**TASK DIRECTIONS:**
Transcribe the data in full and exactly, omitting any pictures.

**MATERIAL SHOWN:**
>>>>>
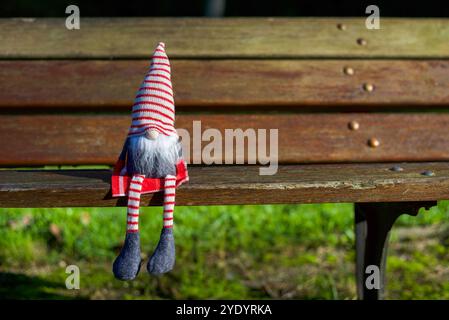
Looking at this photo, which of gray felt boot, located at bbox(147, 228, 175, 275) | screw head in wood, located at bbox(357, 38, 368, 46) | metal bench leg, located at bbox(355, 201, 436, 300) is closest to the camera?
gray felt boot, located at bbox(147, 228, 175, 275)

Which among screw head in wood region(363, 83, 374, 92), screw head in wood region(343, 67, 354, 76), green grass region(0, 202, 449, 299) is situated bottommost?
green grass region(0, 202, 449, 299)

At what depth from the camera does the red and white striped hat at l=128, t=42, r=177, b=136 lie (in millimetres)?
1744

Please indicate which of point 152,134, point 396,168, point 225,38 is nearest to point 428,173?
point 396,168

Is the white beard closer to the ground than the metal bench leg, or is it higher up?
higher up

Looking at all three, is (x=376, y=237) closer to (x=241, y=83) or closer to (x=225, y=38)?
(x=241, y=83)

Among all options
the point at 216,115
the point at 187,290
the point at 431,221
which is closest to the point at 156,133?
the point at 216,115

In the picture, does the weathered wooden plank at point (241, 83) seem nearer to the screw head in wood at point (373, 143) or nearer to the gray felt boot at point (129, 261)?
the screw head in wood at point (373, 143)

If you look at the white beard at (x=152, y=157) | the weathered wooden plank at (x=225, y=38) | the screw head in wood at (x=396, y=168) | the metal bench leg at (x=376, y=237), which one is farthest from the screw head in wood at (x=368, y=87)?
the white beard at (x=152, y=157)

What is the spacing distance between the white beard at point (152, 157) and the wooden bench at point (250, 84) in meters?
0.63

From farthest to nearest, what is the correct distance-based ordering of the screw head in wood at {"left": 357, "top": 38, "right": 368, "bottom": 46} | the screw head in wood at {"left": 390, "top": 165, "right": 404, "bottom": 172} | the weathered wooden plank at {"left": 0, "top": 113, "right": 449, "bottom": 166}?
1. the screw head in wood at {"left": 357, "top": 38, "right": 368, "bottom": 46}
2. the weathered wooden plank at {"left": 0, "top": 113, "right": 449, "bottom": 166}
3. the screw head in wood at {"left": 390, "top": 165, "right": 404, "bottom": 172}

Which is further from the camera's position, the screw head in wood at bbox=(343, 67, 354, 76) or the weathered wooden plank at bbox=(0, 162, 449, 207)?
the screw head in wood at bbox=(343, 67, 354, 76)

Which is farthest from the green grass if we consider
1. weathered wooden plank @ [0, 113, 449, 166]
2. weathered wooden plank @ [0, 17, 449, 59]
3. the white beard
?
the white beard

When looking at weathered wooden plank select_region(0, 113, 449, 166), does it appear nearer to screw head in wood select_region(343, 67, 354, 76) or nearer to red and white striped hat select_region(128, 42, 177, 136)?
screw head in wood select_region(343, 67, 354, 76)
<<<<<
**SOLUTION FOR THIS EXERCISE:**
Looking at this photo, which of gray felt boot, located at bbox(147, 228, 175, 275) | screw head in wood, located at bbox(357, 38, 368, 46) | metal bench leg, located at bbox(355, 201, 436, 300) is closest to the camera?
gray felt boot, located at bbox(147, 228, 175, 275)

Which among screw head in wood region(363, 83, 374, 92), screw head in wood region(343, 67, 354, 76), green grass region(0, 202, 449, 299) is situated bottommost?
green grass region(0, 202, 449, 299)

At what depth from the camera does the red and white striped hat at l=128, t=42, r=177, b=136 lie (in millimetres)?
1744

Please indicate which of point 152,134, point 396,168, point 225,38 is nearest to point 428,173?
point 396,168

Is the white beard closer to the ground than the metal bench leg, or is it higher up?
higher up

Looking at all three, is (x=376, y=237) closer to (x=241, y=83) or closer to (x=225, y=38)?
(x=241, y=83)

Among all options
the point at 216,115
the point at 187,290
the point at 431,221
which is closest to the point at 156,133?
the point at 216,115

In the picture, does the weathered wooden plank at point (241, 83) seem nearer to the screw head in wood at point (373, 143) or nearer to the gray felt boot at point (129, 261)?
the screw head in wood at point (373, 143)

If you look at the white beard at (x=152, y=157) | the weathered wooden plank at (x=225, y=38) | the screw head in wood at (x=396, y=168) | the metal bench leg at (x=376, y=237), which one is farthest from the screw head in wood at (x=368, y=87)?
the white beard at (x=152, y=157)

What is the spacing distance between the white beard at point (152, 157) and the wooden bench at point (250, 84) in meters?
0.63

From farthest to nearest, what is the correct distance-based ordering of the screw head in wood at {"left": 357, "top": 38, "right": 368, "bottom": 46} | the screw head in wood at {"left": 390, "top": 165, "right": 404, "bottom": 172} | the weathered wooden plank at {"left": 0, "top": 113, "right": 449, "bottom": 166}?
1. the screw head in wood at {"left": 357, "top": 38, "right": 368, "bottom": 46}
2. the weathered wooden plank at {"left": 0, "top": 113, "right": 449, "bottom": 166}
3. the screw head in wood at {"left": 390, "top": 165, "right": 404, "bottom": 172}

Which is further from the camera's position, the screw head in wood at bbox=(343, 67, 354, 76) or the weathered wooden plank at bbox=(0, 162, 449, 207)?
the screw head in wood at bbox=(343, 67, 354, 76)

Which is farthest from the green grass if we consider
1. weathered wooden plank @ [0, 113, 449, 166]
2. weathered wooden plank @ [0, 17, 449, 59]
3. the white beard
?
the white beard

When looking at weathered wooden plank select_region(0, 113, 449, 166), does it appear nearer to screw head in wood select_region(343, 67, 354, 76) or nearer to red and white striped hat select_region(128, 42, 177, 136)?
screw head in wood select_region(343, 67, 354, 76)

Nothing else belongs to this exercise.